Set problem
Reproduce, word for word, the lines of the records below, starting with the line that contains "How much distance" and going on through the line that contains "the old stone house at the point at 149,133, the", with both of those lines included.
---+---
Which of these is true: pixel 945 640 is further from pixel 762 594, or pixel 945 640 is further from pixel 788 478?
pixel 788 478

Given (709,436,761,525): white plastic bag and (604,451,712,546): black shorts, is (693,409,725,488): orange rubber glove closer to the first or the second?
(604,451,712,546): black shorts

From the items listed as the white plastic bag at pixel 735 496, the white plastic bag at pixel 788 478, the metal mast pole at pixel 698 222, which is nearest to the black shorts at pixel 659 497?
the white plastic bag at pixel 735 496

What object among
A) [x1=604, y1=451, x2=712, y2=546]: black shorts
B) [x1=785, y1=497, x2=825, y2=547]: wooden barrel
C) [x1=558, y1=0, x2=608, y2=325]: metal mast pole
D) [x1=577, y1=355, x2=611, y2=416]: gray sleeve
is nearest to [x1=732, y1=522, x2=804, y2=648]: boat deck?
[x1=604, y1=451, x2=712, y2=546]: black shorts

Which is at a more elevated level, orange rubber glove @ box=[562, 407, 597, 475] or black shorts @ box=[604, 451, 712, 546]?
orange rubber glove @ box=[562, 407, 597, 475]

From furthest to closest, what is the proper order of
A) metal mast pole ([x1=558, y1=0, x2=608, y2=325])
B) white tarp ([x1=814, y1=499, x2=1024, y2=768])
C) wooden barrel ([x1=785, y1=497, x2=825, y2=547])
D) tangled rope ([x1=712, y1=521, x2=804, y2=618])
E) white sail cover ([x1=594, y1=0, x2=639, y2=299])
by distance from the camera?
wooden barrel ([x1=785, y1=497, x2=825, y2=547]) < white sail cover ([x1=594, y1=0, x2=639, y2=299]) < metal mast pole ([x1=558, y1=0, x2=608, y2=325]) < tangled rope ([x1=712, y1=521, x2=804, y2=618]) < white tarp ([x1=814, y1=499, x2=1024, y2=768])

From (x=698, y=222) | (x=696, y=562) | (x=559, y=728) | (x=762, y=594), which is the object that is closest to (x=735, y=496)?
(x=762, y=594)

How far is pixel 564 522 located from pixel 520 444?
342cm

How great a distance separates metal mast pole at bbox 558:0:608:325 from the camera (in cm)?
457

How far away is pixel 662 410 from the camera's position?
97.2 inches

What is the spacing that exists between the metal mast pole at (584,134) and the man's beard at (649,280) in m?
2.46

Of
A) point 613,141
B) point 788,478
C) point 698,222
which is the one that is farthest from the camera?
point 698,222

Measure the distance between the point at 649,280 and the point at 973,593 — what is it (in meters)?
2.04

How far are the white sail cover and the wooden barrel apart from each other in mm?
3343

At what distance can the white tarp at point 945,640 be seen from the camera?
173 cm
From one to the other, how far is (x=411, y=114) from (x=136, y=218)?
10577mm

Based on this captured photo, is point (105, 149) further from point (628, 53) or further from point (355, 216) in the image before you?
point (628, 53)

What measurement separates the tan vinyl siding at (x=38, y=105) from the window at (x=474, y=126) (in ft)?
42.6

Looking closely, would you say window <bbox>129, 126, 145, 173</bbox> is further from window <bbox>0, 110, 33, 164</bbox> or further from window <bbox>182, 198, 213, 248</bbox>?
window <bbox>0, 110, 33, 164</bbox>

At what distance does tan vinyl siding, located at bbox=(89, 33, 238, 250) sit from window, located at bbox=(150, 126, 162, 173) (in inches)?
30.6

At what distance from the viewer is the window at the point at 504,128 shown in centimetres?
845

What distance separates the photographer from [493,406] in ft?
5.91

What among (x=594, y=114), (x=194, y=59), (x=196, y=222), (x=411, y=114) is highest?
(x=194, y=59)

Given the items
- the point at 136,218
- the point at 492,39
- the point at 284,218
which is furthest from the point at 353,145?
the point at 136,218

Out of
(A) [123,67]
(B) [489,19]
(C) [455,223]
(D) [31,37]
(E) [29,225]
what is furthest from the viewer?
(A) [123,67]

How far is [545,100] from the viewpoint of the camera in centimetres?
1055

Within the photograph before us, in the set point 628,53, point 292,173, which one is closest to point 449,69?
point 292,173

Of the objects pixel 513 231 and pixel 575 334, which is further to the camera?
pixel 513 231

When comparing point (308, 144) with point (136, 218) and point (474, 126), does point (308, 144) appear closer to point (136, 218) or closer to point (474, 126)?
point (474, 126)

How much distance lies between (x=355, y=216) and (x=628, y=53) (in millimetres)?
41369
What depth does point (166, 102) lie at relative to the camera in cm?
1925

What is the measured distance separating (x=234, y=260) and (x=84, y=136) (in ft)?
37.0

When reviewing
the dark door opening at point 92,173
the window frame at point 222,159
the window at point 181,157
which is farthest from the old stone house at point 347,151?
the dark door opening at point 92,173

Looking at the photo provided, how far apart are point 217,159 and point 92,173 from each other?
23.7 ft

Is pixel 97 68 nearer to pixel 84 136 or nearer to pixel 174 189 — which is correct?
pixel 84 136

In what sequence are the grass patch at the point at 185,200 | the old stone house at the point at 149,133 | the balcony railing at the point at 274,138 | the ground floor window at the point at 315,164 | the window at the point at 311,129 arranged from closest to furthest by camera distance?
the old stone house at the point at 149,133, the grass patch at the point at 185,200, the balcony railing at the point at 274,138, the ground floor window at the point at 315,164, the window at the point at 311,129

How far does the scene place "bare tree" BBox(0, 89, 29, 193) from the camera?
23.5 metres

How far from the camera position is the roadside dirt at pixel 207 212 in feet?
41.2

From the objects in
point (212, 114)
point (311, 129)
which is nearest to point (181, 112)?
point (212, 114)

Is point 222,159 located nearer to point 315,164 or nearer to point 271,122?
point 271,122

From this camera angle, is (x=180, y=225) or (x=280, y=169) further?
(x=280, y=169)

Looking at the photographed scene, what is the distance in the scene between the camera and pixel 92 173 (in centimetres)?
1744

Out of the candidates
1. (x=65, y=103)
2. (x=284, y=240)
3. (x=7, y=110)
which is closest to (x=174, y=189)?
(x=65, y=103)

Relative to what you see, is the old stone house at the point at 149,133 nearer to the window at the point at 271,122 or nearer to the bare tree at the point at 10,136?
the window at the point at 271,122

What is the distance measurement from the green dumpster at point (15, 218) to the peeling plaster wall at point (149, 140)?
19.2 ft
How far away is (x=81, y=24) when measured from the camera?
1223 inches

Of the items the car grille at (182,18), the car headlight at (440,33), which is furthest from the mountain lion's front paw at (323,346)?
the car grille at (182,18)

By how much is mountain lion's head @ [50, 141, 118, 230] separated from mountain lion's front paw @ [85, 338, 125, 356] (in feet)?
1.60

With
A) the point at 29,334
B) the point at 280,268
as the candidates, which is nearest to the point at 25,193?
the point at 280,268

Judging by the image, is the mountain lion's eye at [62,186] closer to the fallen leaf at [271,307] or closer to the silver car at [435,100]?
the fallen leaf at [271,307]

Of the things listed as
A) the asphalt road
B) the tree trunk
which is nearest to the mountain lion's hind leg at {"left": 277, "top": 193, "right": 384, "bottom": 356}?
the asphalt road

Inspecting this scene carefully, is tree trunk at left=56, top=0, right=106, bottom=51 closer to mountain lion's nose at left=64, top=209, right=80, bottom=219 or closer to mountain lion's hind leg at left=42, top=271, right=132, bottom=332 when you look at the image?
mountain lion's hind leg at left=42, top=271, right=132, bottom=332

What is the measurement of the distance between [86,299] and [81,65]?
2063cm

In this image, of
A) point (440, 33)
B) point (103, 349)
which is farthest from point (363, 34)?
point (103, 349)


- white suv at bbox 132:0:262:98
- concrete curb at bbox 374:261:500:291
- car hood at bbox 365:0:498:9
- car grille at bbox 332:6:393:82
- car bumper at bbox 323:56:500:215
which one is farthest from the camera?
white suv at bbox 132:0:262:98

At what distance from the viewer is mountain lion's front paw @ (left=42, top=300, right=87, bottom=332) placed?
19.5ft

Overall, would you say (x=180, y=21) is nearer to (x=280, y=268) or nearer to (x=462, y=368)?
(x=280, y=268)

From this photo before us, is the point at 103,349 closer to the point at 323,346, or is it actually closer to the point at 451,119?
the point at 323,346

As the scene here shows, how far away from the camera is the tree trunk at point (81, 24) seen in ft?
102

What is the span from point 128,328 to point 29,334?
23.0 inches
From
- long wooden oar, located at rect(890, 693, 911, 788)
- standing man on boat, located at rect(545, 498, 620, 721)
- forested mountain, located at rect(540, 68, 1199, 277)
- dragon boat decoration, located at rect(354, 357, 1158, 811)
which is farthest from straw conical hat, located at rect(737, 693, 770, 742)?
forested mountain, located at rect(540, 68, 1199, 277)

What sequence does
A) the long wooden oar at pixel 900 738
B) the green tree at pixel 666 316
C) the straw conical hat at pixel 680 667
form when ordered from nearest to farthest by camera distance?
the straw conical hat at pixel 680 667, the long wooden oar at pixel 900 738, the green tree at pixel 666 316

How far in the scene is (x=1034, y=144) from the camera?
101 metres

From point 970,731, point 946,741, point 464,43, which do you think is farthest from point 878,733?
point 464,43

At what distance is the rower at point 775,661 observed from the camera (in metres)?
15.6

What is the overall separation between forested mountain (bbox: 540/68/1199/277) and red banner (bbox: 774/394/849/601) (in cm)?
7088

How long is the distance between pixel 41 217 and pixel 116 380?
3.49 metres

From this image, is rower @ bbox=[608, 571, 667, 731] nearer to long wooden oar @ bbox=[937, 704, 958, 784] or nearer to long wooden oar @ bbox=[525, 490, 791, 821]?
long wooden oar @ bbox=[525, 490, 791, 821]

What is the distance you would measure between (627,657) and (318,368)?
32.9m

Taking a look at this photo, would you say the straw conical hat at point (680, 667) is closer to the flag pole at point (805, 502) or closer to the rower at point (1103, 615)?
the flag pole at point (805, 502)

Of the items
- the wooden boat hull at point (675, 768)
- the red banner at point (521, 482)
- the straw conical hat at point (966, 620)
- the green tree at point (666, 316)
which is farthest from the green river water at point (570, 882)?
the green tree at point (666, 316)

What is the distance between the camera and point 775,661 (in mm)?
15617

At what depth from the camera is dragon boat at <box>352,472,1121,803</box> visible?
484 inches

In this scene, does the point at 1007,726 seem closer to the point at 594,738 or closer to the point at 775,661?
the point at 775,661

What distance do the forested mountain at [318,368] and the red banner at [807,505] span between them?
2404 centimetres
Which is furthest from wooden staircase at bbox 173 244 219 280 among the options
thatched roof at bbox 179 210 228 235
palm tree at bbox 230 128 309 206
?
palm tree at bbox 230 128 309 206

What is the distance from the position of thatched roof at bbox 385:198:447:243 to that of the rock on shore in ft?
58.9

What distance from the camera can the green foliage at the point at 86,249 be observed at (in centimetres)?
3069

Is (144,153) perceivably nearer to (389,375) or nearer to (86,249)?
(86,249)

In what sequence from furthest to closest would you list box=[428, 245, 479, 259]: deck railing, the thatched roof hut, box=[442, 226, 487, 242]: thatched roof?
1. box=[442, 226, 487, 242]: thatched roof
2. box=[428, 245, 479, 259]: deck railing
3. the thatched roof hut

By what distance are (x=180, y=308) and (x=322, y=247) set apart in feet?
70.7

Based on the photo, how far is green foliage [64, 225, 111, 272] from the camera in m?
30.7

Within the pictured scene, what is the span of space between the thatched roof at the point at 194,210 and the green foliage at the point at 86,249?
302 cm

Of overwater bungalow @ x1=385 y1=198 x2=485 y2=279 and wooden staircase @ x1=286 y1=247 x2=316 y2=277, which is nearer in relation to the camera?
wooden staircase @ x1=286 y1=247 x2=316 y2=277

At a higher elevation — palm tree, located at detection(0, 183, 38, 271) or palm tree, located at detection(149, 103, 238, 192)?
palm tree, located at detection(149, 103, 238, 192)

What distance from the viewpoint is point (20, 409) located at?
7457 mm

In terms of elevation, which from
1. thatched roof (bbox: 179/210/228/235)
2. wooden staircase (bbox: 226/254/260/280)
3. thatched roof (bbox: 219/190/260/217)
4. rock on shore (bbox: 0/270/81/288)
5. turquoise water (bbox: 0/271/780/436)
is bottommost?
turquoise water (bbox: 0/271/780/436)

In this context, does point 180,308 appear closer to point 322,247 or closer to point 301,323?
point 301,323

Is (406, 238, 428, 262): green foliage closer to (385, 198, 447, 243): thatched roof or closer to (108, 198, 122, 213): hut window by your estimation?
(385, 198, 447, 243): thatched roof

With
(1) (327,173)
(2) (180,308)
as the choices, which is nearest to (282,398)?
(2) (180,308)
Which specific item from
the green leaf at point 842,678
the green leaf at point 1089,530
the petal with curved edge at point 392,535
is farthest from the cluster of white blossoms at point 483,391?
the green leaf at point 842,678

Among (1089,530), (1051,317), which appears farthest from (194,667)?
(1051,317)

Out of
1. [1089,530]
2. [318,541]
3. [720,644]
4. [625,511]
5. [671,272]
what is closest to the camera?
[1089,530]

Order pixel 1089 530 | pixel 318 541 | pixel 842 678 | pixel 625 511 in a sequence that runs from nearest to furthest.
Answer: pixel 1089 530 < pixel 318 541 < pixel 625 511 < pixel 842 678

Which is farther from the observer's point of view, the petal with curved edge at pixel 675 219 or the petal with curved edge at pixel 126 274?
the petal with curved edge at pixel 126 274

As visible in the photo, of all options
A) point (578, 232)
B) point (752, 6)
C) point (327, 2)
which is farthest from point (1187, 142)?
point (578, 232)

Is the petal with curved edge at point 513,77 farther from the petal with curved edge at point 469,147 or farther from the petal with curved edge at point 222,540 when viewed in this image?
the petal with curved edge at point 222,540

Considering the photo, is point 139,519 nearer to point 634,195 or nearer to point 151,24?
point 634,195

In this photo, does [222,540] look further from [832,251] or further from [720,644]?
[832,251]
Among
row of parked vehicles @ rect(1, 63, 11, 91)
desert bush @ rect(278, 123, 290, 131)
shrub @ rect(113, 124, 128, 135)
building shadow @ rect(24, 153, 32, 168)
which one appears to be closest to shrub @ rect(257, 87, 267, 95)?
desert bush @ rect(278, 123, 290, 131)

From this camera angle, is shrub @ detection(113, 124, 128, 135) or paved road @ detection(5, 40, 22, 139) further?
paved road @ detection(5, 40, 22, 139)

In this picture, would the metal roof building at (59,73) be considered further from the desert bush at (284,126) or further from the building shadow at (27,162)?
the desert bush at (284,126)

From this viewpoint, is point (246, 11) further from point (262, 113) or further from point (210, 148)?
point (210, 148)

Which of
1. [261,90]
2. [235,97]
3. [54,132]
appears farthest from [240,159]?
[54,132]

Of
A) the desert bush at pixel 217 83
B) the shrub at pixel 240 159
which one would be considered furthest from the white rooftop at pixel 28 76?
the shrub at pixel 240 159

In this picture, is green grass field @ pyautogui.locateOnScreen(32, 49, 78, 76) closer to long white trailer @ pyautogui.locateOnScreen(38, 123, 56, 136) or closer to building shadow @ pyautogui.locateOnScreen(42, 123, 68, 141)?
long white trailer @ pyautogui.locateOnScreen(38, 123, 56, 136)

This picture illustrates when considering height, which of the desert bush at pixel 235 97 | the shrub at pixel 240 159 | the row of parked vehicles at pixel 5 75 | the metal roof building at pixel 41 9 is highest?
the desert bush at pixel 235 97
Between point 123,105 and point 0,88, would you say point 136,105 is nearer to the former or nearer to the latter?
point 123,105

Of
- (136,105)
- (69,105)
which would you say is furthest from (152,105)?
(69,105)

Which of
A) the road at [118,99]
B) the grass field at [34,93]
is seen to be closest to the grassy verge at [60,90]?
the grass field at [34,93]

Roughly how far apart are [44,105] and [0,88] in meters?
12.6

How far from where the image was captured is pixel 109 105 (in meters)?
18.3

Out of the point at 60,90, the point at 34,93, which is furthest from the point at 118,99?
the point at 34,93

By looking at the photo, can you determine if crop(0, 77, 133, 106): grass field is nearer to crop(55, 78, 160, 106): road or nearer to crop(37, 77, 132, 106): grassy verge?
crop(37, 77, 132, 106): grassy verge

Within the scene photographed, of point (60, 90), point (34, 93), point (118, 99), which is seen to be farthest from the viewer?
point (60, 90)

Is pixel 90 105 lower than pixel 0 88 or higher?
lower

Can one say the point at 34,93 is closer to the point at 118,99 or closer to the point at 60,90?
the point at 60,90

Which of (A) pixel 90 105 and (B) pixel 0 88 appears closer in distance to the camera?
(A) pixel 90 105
---+---
Response to the exercise
How much distance lies between (x=355, y=216) and (x=628, y=53) (in millimetres)?
41369
What depth does point (166, 102) lie at relative to the camera in cm?
1925

What is the measured distance separating (x=234, y=260) and (x=84, y=136) (in ft)?
37.0

When reviewing
the dark door opening at point 92,173
the window frame at point 222,159
the window at point 181,157
which is farthest from the old stone house at point 347,151?
the dark door opening at point 92,173

Looking at the photo provided, how far apart are point 217,159 and point 92,173 from each other?
23.7 ft

Is pixel 97 68 nearer to pixel 84 136 or nearer to pixel 174 189 — which is correct?
pixel 84 136

In what sequence are the grass patch at the point at 185,200 | the old stone house at the point at 149,133 | the balcony railing at the point at 274,138 | the ground floor window at the point at 315,164 | the window at the point at 311,129 arranged from closest to furthest by camera distance?
the old stone house at the point at 149,133, the grass patch at the point at 185,200, the balcony railing at the point at 274,138, the ground floor window at the point at 315,164, the window at the point at 311,129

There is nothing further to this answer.